Studi di settore-Professionisti, fondi UE-Fattura elettronica

Studi di settore: nuova semplificazione

L’Agenzia delle Entrate ha pubblicato in bozza i modelli degli studi di settore e le istruzioni 2017. Le informazioni richieste dall’Agenzia per gli studi di settore saranno notevolmente ridotte. Vi sarà una diminuzione degli oneri amministrativi che faciliterà la compilazione da parte dei contribuenti e degli intermediari che prestano assistenza fiscale, con conseguenze positive sia sui tempi di compilazione che sulla possibilità di commettere errori durante questa fase.
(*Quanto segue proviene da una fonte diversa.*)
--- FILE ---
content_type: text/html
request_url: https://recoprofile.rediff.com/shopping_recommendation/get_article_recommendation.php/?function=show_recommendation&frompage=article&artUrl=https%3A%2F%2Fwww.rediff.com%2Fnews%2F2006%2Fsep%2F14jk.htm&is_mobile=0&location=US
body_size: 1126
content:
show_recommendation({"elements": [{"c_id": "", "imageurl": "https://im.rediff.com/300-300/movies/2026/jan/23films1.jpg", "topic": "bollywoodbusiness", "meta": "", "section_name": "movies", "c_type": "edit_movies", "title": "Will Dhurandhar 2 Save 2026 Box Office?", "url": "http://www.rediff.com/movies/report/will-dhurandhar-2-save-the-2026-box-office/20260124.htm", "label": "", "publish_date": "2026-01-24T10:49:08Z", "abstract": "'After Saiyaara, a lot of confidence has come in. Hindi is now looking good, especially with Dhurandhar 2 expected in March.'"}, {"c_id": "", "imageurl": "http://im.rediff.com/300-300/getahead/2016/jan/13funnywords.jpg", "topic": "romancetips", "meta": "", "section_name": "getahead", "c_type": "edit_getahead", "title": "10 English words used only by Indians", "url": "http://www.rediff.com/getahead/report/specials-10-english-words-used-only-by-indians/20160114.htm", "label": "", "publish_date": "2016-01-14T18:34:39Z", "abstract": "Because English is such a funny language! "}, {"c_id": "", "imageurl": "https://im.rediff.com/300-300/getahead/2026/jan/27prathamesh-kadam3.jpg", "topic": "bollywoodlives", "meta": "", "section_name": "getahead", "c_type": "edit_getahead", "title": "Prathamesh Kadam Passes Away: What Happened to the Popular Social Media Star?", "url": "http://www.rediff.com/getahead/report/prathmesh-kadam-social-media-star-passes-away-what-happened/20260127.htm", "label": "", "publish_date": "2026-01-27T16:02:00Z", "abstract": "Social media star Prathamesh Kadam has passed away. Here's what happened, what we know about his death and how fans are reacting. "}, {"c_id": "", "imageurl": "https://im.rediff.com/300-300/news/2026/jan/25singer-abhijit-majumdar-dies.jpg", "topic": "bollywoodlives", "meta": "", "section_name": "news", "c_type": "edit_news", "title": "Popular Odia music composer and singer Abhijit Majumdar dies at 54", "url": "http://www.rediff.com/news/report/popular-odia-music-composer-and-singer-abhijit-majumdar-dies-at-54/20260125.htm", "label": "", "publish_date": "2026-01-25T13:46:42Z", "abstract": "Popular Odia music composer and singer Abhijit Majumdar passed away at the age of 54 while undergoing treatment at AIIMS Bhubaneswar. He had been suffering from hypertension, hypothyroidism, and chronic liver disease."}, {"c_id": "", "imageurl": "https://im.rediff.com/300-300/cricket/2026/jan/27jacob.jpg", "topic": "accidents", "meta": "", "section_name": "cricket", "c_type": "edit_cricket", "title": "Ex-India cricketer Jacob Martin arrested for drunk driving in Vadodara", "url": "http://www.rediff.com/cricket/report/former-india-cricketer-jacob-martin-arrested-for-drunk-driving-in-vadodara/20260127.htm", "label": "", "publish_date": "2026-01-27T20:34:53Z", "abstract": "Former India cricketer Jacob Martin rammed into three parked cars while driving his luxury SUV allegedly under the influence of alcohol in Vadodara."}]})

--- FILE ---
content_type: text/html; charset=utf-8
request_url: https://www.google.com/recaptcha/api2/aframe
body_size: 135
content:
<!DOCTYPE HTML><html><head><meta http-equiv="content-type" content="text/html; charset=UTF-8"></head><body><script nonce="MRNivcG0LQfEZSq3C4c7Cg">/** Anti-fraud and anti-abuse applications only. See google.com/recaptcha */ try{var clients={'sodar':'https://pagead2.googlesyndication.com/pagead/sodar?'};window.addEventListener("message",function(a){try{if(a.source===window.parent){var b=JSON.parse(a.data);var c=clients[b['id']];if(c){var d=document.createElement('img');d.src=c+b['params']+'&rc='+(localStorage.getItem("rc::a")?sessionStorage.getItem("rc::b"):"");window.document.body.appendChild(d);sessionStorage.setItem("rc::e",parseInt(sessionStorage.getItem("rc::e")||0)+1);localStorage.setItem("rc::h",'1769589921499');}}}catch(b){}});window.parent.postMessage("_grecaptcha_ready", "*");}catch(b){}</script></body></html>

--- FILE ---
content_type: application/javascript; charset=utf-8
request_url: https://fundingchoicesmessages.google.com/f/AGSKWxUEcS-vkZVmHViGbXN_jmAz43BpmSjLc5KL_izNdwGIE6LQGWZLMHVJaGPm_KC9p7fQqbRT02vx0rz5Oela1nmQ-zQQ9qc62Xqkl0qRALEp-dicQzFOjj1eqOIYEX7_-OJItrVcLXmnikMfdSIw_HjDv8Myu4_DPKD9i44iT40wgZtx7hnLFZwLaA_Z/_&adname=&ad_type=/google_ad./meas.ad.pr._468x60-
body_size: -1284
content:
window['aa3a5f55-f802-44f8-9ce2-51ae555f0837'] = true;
Professionisti, fondi UE, nuovi bandi

Due nuove opportunità arrivano dalla regione Lazio, con il bando “Life 2020” e con il bando “Mobilità sostenibile e intelligente”. Un altro bando è stato attivato dalla regione Marche che mette sul piatto contributi per l’avvio di nuovi studi professionali da parte di disoccupati. Per i giovani professionisti, la Toscana concede voucher per la copertura (parziale o totale) delle spese di iscrizione per la frequenza di corsi di formazione e aggiornamento professionale e master di I e II livello in Italia o in altro paese dell'UE.

Fattura elettronica: effetti premiali

I contribuenti che adotteranno, facoltativamente, la fatturazione elettronica, trasmettendo i relativi dati all’Agenzia delle Entrate, dovranno effettuare tutti gli incassi e i pagamenti mediante mezzi in grado di assicurare la tracciabilità. Solo a queste condizioni i medesimi contribuenti potranno beneficiare della riduzione di un anno dei termini di accertamento a disposizione dell’Agenzia delle Entrate.